The Thirty-fifth Conference on Neural Information Processing Systems (NeurIPS’21) takes place online this year from December 6-14th. Intel Labs is excited to join other members of the artificial intelligence (AI) and machine learning (ML) communities to share information about the industry’s latest discoveries and developments.
Intel Labs is pleased to present eight published papers, including three poster presentations at the main conference, including one from Habana Labs. Researchers will also present papers at the Efficient Natural Language and Speech Processing (ENLSP NeurIPS Workshop 2021). These papers focus on optimization problems in the field of natural language processing (NLP) and the Workshop on Deployable Decision Making in Embodied Systems.
In addition, Intel Labs is a participant in the NeurIPS’21 competition track, Billion-Scale Approximate Nearest Neighbor Search Challenge. Intel AI is also the sponsor of the LatinX AI Workshop, a one-day event for Latino/Latina faculty, graduate students, research scientists, and engineers to discuss AI research trends and career choices.
NeurIPS is a multi-track interdisciplinary annual meeting and exposition focusing on ML in practice with topical workshops that facilitate the exchange of ideas. NeurIPS is hosted by the Neural Information Processing Systems Foundation, a nonprofit to promote the exchange of research and ideas in AI and ML. Read the official NeurIPS blog to keep up with the last conference papers and proceedings here. A list of published papers can be found here.
Following are Intel Labs’ papers, poster presentations and workshops:
NeurIPS’ Main Conference Presentations:
- Low-dimensional Structure in the Space of Language Representations is Reflected in Brain Responses
Richard Antonello, Javier S. Turek, Vy Vo, Alexander Huth
How related are the representations learned by neural language models, translation models, and language tagging tasks? We answer this question by adapting an encoder-decoder transfer learning method from computer vision to investigate the structure among 100 different feature spaces extracted from hidden representations of various networks trained on language tasks.

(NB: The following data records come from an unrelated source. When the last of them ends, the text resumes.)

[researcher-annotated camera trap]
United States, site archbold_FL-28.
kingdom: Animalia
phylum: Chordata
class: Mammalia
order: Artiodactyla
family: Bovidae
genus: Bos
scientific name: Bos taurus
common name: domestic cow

This method reveals a low-dimensional structure where language models and translation models smoothly interpolate between word embeddings, syntactic and semantic tasks, and future word embeddings. We call this low-dimensional structure a language representation embedding because it encodes the relationships between representations needed to process language for various NLP tasks.
This representation embedding can predict how well each feature space maps to human brain responses to natural language stimuli recorded using fMRI. Additionally, we find that the principal dimension of this structure can be used to create a metric that highlights the brain's natural language processing hierarchy. This finding suggests that the embedding captures some part of the brain's natural language representation structure.

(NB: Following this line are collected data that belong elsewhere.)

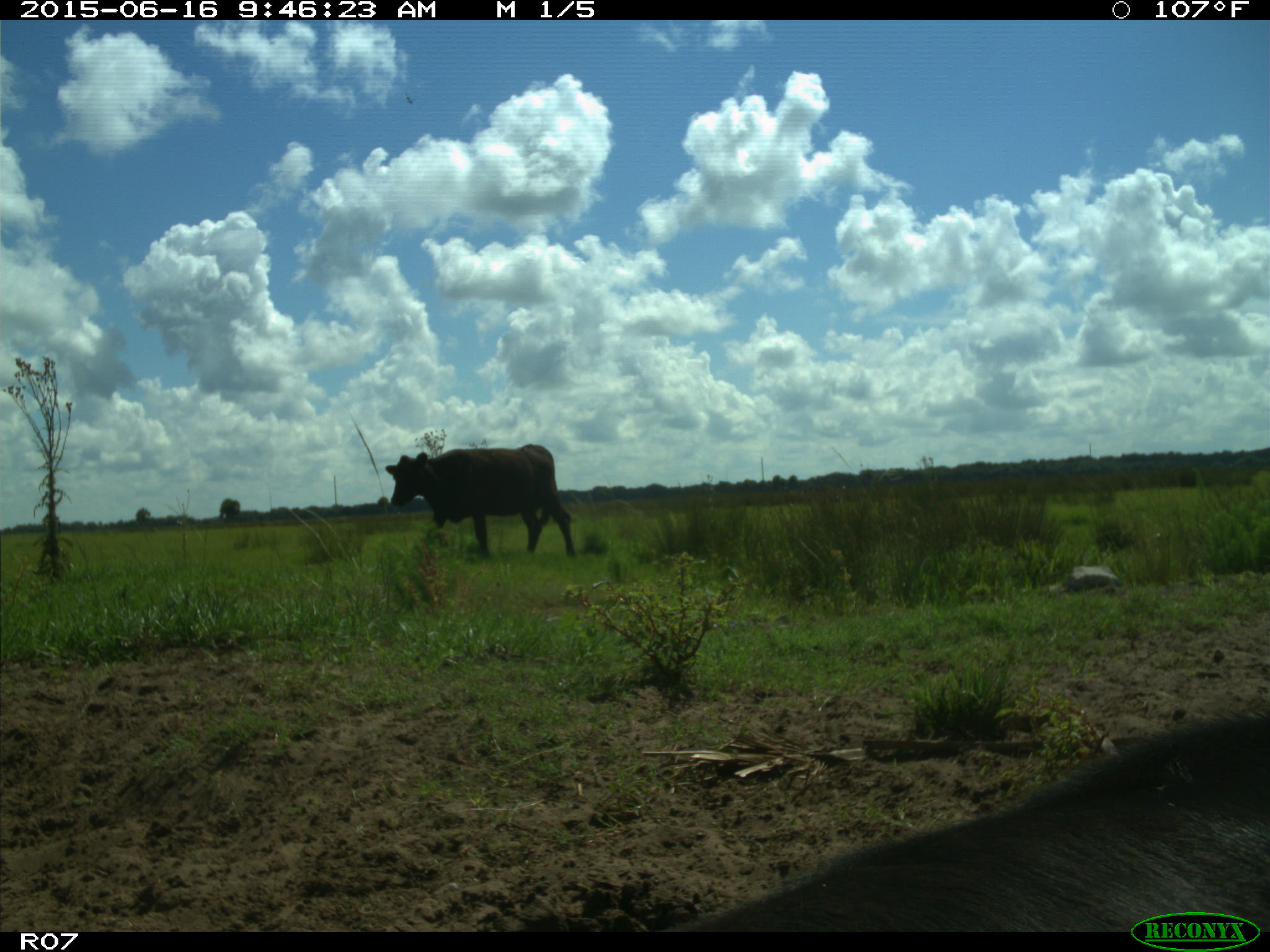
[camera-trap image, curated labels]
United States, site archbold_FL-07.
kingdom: Animalia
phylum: Chordata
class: Mammalia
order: Artiodactyla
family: Bovidae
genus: Bos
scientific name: Bos taurus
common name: domestic cow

- Iterative Causal Discovery in the Possible Presence of Latent Confounders and Selection Bias
Raanan Y. Rohekar, Shami Nisimov, Yaniv Gurwicz, Gal Novik
Abstract We present a sound and complete algorithm, called iterative causal discovery (ICD), for recovering causal graphs in the presence of latent confounders and selection bias. ICD relies on the causal Markov and faithfulness assumptions and recovers the equivalence class of the underlying causal graph. It starts with a complete graph and a single iterative stage that gradually refines this graph by identifying conditional independence (CI) between connected nodes.
Independence and causal relations entailed after any iteration are correct, rendering ICD anytime. Essentially, we tie the size of the CI conditioning set to its distance on the graph from the tested nodes and increase this value in the successive iteration. Thus, each iteration refines a graph recovered by previous iterations having smaller conditioning sets—a higher statistical power—which contributes to stability. We demonstrate that ICD requires significantly fewer CI tests and learns more accurate causal graphs than FCI, FCI+, and RFCI algorithms.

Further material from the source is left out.